I was no longer asking permission for my adaptations to be fulfilled. Instead, I would just ask people if they could stop swaying their bodies so we could finish our conversation. Or I would ask them to please stop shaking their leg, which was making the floor and therefore me vibrate. Or stop banging on the conference room table when they wanted to get their point across. I explained clearly that these actions created vibrations that triggered my vestibular disorder. It was not easy for people to understand or remember.

I started setting healthier work boundaries. I unequivocally prioritized my health. When I was working, I was fully present. Eventually, I transitioned into entrepreneurship, because I knew my skill set could be expertly translated into advising and helping people who work in companies with their career strategy, and I could maintain higher quality health on my own. schedule.

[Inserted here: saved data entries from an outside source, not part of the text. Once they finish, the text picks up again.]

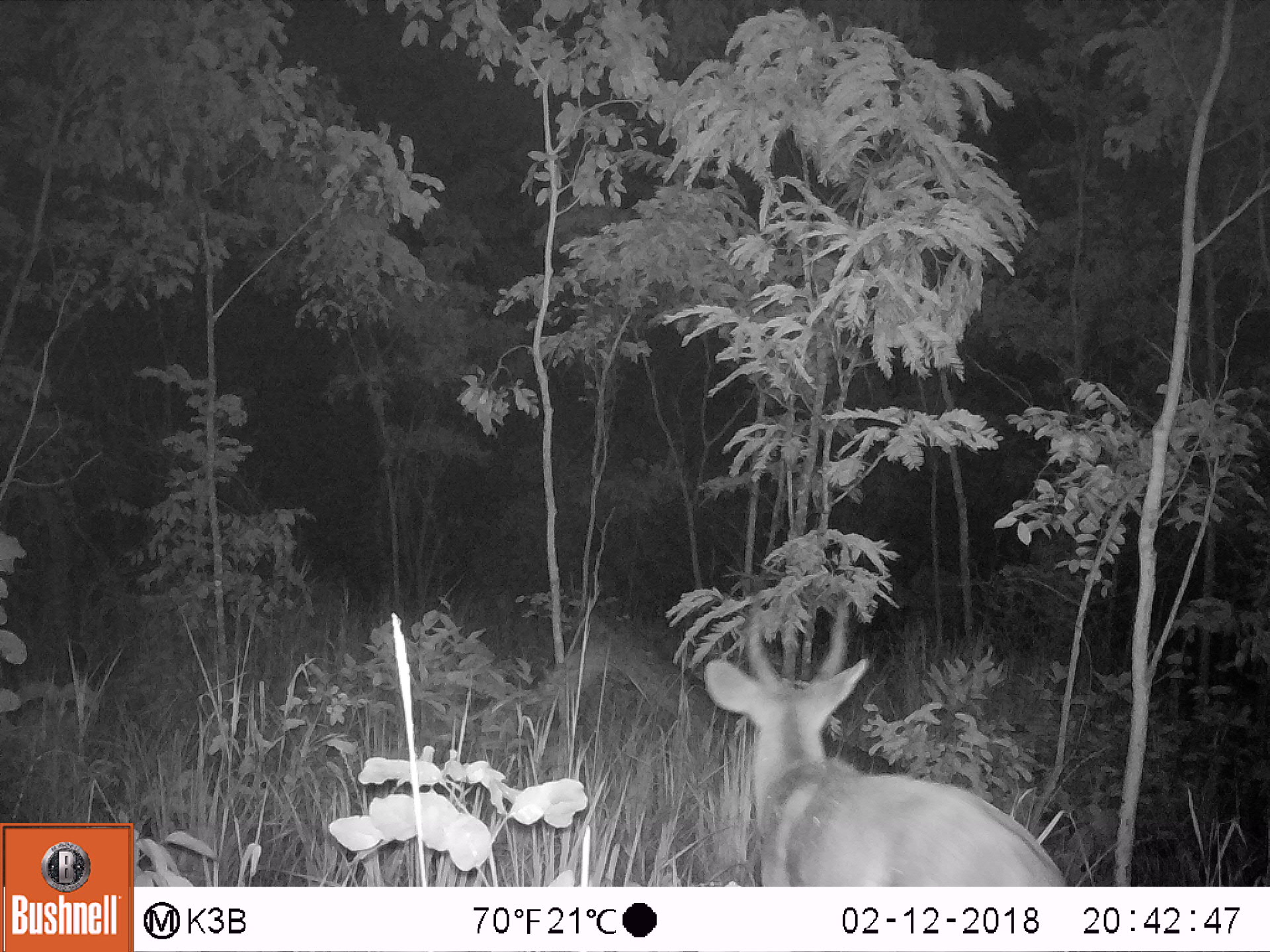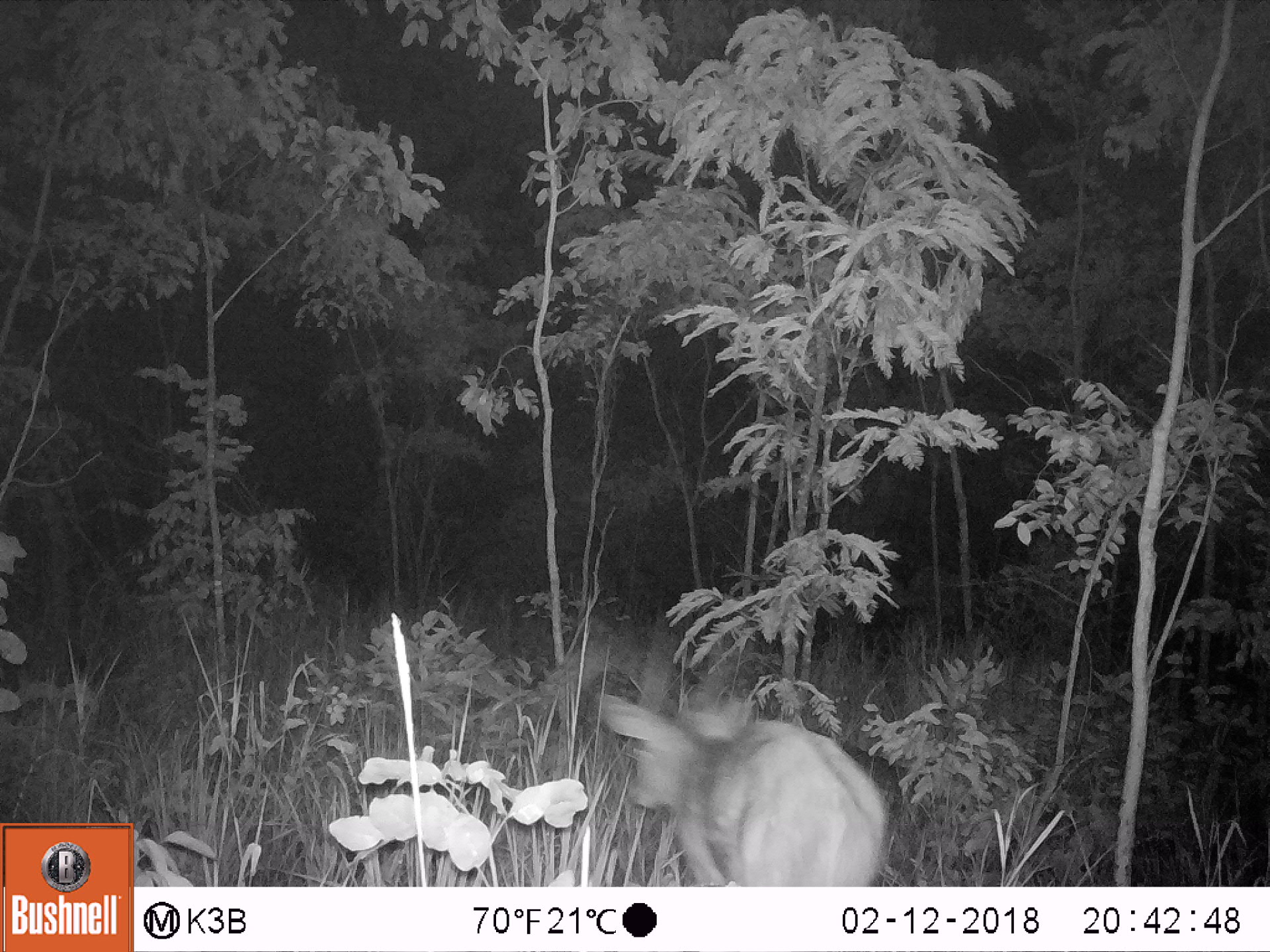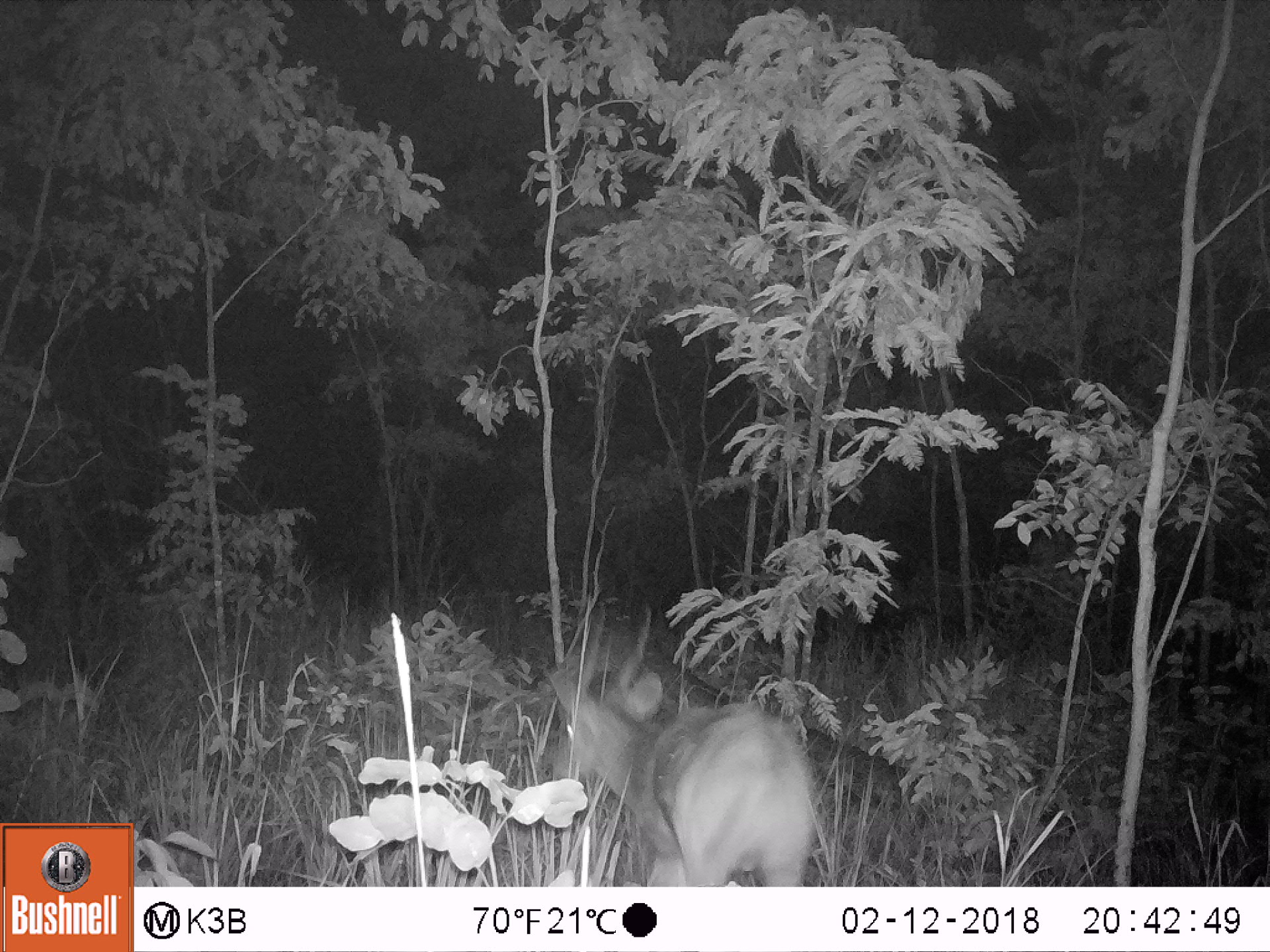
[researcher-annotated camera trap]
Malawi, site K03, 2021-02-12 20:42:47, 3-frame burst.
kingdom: Animalia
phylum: Chordata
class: Mammalia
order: Artiodactyla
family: Bovidae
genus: Tragelaphus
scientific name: Tragelaphus sylvaticus sylvaticus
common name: cape bushbuck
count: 1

Based on my own informal research, many people with disabilities are self-employed because it is often a more predictable environment than working for an employer.

Looking back, I wonder if my journey would have been different if I had felt comfortable telling people about my disability. Perhaps it would have been if there was more awareness and compassion for people with non-apparent and invisible disabilities. If employer handbooks mentioned non-apparent and invisible disabilities, I might have felt safe speaking up. Or maybe when I addressed my disability with leadership, my condition would have been met with compassion rather than criticism.

Instead of living in hiding for six years, it might have taken me a year to acknowledge my disability. Or a few months. Instead of living with shame and guilt, perhaps she would have had a more inclusive experience.

I often describe my head injury as a gift. Because of that, I am a better leader. I have increased empathy, I have more compassion, I seek diversity and inclusion in all spaces and I have a completely positive outlook on life. Everything is possible. But it took me decades to realize this truth.

I really hope to live in a society that makes this journey easier for anyone else who is born with, or acquires, an inapparent or invisible disability. All of this starts with a culture of support, openness, and compassion.